I learned not to use wood chips in my MES 30 Gen 1. I only use wood pellets inside the A-MAZE-N Pellet Smoker. When I was using wood chips, I quickly learned there's no need to soak them, and my MES owners manual never said to soak them. As for the water pan, I followed the advice of others and stopped using water altogether. I filled the water pan with clean playground sand and then foiled over the pan a few times, then started leaving the water pan empty and foiled over. I saw no difference in how it affected interior heat so I leave the water pan empty all the time. The foil serves to protect the inside of the pan from drippings.
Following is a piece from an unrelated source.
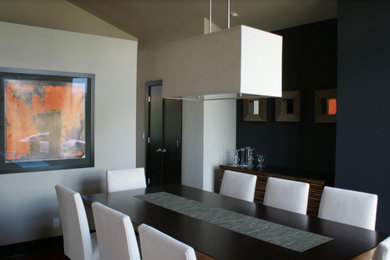 Example of a dining room design in Phoenix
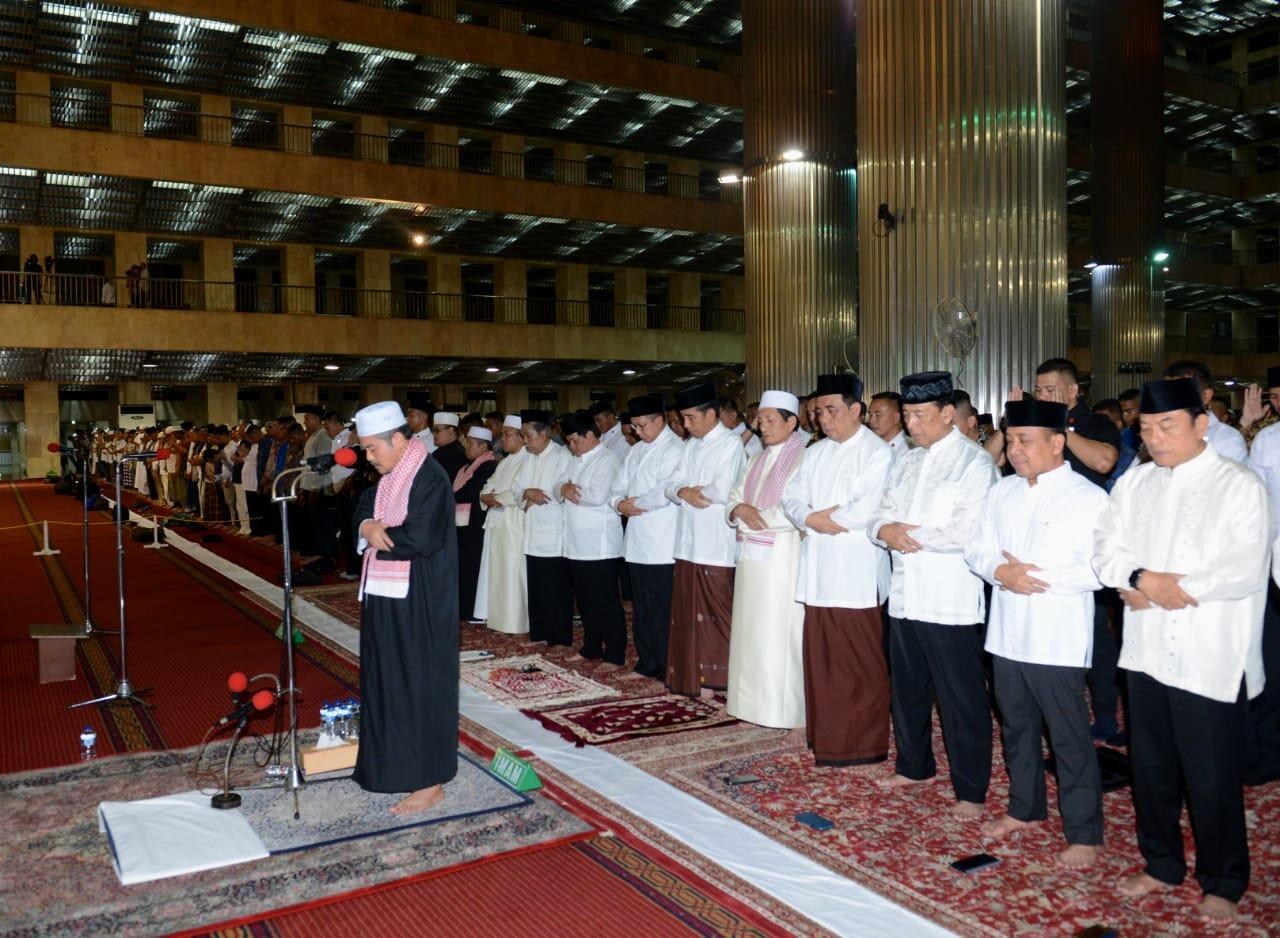 [Renungan Ramadhan] Sholat Berjama'ah Dan Ukuwah Islamiyah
I think you should hold off on the injecting and spritzing until you get the basics down. What are the basics? Smoking a pork butt (aka pork shoulder) roast--the same cut the country ribs come from) or a beef brisket. Heck, try smoking some baby back ribs. For the roast and brisket, your goal is to cook it to a specific internal temperature (IT), which is where a really good thermometer with at least one probe comes in. A good internal temp for both meats is 190-205 degrees. The cooking temperature--or set point--is a matter of personal preference. Most people set it at 215-250 degrees. How long to smoke the meat? Until the therm shows the IT is where you want it. Depending on the weight and size of the cut, this is typically 6-12 hours.
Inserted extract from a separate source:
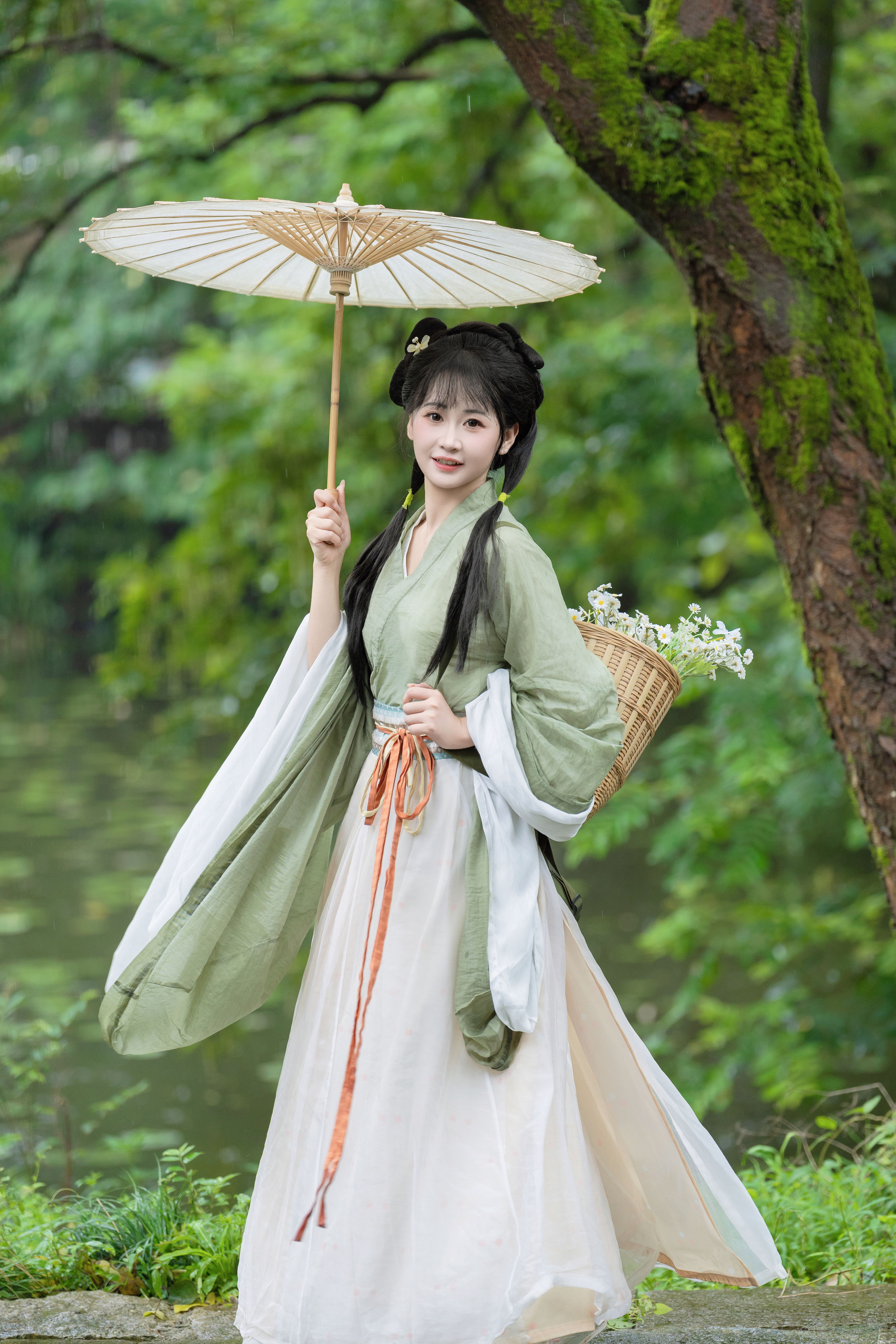 雨天 绿色 小清新 姑娘 古代 下雨天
Your country ribs came out tough because they were undercooked. Pork shoulders and briskets have lots of fat. You want to trim the hard fat but leave enough of the soft fat so that it will render when cooking. This rendered fat is what turns the meat moist, tender, and juicy, even if the exterior is black and crusty (also called "bark"). But the "secret" to producing great "Q" is in the rubs and sauces you use, whether store bought or homemade. There are tons of recipes out there for rubs and sauces. I prefer homemade and I make up a big batch of my favorite rub and keep it in an airtight container in a cool place. My wife typically makes up the sauces but, in a time pinch, my favorite prepared BBQ sauces are anything by Stubbs (Stubbs is gone but he left behind great sauces, marinades, and charcoal) and Guy Fieri's Kansas City BBQ Sauce. I haven't been a Fieri fan in years but I needed some quick and easy sauce for the Kansas City-style baby back ribs I was cooking to accompany my homemade Kansas City-style rub and this worked beautifully. But everyone has their own pet rubs and sauces. The great Aaron Franklin (Austin, TX) only ribs his beef brisket with salt and pepper and smokes it over seasoned post oak. People line up for hours to buy it.
For recipes, I recommend you subscribe to Jeff Phillips' (creator of this site) newsletters; I haven't tried his recipes but I've adopted his 3-2-1 method (with variations) for smoking ribs. His book seems to be good although I haven't bought it. The two books I own are "Smoke & Spice" by Cheryl and Bill Jamison, and "Slow Fire: The Beginner's Guide to Barbecue" by Ray "Dr. BBQ" Lampe.
There's a lot more to learn about smoking and these groups are great places to learn it all. Hope this helps.